Guatemala posee una característica que en el istmo la hace especial. La mitad de su población es indígena y la mitad de ésta vive en extrema pobreza. Estas cifras convierten a esta nación en es uno de los países con mayores índices de desigualdad en el mundo.
Debido al racismo extremo que aún pervive en Guatemala, personas pertenecientes a las etnias indígenas han sido marginadas durante siglos y privadas de toda posibilidad de mejora de su condición social, cultural o económica. La extrema desigualdad en la que han sido colocadas dentro de la sociedad, les ha hecho perder, ante el grupo dominante, no sólo su dignidad, sino también su calidad de seres humanos.
¿Qué hace pues que una sociedad no logre empatizar con el dolor de otro ser humano?
La respuesta es simple, aunque dolorosa: el que dicho ser humano no sea considerado tal y que, por lo mismo, su dolor no nos impresione.
Guatemala pues, no está dividida sólo en cuanto a opiniones, sino también en cuanto a visión, nación y valores humanos. La existencia de intereses extremadamente contrapuestos, como pueden ser los de los indígenas y las clases dominantes del país, hace imposible que ésta sea una nación y que su gente goce de igualdad de condiciones y derechos.

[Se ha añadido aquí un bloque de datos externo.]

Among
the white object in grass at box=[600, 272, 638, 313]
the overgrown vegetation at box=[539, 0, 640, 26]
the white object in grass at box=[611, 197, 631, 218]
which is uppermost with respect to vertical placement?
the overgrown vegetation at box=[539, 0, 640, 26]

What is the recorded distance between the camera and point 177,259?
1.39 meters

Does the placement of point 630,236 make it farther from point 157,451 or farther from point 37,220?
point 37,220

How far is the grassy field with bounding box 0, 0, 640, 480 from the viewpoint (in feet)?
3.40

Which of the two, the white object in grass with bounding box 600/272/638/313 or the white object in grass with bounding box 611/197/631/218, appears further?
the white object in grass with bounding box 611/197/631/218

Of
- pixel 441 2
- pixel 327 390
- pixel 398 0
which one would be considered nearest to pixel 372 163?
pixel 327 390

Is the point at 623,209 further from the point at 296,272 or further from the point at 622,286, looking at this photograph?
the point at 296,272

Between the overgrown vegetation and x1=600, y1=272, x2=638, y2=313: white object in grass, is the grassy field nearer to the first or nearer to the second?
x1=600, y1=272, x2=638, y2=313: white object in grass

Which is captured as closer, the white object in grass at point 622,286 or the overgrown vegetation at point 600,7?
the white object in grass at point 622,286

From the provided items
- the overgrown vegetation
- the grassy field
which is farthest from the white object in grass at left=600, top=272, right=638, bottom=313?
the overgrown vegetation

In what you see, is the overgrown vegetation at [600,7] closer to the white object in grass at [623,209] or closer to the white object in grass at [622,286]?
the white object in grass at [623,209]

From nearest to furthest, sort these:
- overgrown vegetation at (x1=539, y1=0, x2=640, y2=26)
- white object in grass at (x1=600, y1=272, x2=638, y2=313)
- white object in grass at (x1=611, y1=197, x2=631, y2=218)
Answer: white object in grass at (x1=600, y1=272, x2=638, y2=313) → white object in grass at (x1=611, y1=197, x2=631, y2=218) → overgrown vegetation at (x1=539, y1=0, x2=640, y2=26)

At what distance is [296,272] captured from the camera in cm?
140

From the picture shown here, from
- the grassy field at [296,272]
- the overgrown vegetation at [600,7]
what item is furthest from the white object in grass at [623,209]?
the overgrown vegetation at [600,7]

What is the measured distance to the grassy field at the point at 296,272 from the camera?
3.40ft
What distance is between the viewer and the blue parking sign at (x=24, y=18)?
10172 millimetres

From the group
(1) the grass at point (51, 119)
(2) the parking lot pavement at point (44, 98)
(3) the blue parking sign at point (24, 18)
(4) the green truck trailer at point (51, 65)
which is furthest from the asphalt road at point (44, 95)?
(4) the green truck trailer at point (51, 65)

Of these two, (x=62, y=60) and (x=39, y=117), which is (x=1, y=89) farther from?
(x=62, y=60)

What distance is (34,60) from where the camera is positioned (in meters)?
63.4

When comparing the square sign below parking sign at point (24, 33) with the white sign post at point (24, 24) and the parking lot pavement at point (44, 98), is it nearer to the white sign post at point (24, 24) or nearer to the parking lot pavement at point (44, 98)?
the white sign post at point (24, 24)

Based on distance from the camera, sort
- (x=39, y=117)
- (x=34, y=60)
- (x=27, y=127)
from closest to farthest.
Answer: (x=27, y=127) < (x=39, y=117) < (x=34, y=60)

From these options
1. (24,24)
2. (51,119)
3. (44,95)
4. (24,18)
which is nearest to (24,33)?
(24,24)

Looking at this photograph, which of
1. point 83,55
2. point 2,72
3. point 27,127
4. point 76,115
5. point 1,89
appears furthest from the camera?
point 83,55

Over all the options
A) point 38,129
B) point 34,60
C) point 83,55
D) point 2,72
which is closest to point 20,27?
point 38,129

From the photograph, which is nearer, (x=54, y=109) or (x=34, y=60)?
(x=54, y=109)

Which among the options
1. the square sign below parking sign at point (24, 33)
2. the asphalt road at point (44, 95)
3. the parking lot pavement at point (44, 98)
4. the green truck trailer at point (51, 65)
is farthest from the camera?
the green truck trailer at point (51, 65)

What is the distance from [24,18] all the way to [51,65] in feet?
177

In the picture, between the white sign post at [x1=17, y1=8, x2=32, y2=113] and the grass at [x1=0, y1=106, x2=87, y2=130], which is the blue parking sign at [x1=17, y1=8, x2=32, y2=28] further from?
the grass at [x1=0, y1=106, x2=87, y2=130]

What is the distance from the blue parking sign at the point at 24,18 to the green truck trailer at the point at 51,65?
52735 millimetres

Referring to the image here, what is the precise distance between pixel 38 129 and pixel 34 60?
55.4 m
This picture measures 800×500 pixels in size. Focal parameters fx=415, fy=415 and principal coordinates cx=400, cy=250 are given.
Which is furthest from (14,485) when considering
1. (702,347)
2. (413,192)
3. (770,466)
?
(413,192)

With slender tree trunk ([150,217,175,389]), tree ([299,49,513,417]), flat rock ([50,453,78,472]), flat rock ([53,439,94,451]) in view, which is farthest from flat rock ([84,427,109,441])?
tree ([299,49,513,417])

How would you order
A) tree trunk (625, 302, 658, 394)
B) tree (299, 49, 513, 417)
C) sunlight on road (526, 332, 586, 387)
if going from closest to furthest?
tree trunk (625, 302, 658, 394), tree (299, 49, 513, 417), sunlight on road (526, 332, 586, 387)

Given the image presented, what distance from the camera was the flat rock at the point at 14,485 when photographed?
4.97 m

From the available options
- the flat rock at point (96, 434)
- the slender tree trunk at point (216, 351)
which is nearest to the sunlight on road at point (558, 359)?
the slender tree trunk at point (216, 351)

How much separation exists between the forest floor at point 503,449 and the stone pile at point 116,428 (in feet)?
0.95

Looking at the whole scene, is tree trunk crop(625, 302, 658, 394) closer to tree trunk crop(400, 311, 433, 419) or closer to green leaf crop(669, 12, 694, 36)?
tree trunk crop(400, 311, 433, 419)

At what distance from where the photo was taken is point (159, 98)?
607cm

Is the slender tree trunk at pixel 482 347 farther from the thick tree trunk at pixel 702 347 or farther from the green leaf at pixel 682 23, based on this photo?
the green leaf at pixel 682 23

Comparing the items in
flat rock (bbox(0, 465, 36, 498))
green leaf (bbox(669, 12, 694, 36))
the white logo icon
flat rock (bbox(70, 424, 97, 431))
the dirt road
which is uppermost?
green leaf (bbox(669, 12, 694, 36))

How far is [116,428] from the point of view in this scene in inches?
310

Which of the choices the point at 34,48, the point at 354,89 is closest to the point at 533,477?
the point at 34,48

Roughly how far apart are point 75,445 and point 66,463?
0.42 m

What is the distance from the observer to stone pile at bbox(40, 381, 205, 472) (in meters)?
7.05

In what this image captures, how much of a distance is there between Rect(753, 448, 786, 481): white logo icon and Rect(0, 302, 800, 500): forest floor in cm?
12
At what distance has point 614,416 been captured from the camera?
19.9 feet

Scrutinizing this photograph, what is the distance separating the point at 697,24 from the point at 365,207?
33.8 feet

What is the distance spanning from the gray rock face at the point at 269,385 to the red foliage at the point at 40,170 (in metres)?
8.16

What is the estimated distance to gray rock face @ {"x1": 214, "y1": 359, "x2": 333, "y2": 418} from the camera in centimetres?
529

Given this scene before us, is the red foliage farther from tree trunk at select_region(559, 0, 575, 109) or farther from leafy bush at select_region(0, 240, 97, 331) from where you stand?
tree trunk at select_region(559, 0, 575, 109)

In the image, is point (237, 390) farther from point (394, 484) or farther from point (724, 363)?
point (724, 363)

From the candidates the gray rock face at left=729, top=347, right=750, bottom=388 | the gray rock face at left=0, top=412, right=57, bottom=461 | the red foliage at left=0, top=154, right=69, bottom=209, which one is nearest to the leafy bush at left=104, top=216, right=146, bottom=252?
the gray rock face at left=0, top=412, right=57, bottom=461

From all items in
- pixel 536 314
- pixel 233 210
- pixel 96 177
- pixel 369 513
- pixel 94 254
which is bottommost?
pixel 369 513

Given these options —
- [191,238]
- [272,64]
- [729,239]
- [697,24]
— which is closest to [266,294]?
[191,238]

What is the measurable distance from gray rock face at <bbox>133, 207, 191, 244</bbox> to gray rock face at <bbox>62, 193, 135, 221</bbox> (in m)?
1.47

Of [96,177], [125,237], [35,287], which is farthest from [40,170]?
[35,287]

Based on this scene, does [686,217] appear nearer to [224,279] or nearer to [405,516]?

El juico Ríos Montt, aunque importante, no ha logrado evidenciar la verdadera tragedia guatemalteca, que por imposible que parezca, va más allá de los espantosos hechos narrados por las víctimas del genocidio. La verdadera tragedia consiste en la existencia de dos Guatemalas: la de los ladinos y la de los indígenas a quienes, durante siglos, se les cortó la voz y hoy la alzan incomodando a aquellos que aún quieren creer que Guatemala es “el país de la eterna primavera”.